Exploring Integrality Grip for Mixed-integer Programming by MCTS Planning

In modern Mixed-integer Programming(MIP) solvers, the concept of heuristic is well rooted as a principle underlying the search of high-quality solutions. In this respect, Large Neighborhood Search (LNS) has been the first refinement heuristics for improving existing solutions through a generic MIP solver used as a black box. For a refinement heuristic, the quality of the search neighborhood is of critical importance. However, existing methods have not fully investigated the strategy for balancing exploration and exploitation of search spaces. In this work, we introduce a novel refinement strategy for improving MIP solutions.

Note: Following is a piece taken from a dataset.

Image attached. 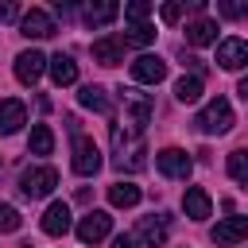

The proposed framework leverages the ideas of integrality grip to guide the neighborhood selection. Moreover, in order to achieve a good trade-off between exploration and exploitation of the solution space, the LNS search is further improved by investigating the convex relaxations of LNS sub-problems with Monte Carlo Tree Search (MCTS). In particular, at each iteration of LNS, MCTS is firstly executed to evaluate the integrality grip of the convex relxations of next LNS sub-problems. Then the expanded MCTS tree will select a promising solution neighborhood, which will be solved to produce improving solutions. Our MCTS method reduces the challenging LNS neighborhood selection problem to solving a series of LP relaxations. Those LP problems are polynomial-time solvable, ensuring computational tractability. We have conducted comprehensive computational experiments demonstrating significant performance improvements of our proposed algorithms over existing LNS methods, particularly in complex MIP scenarios.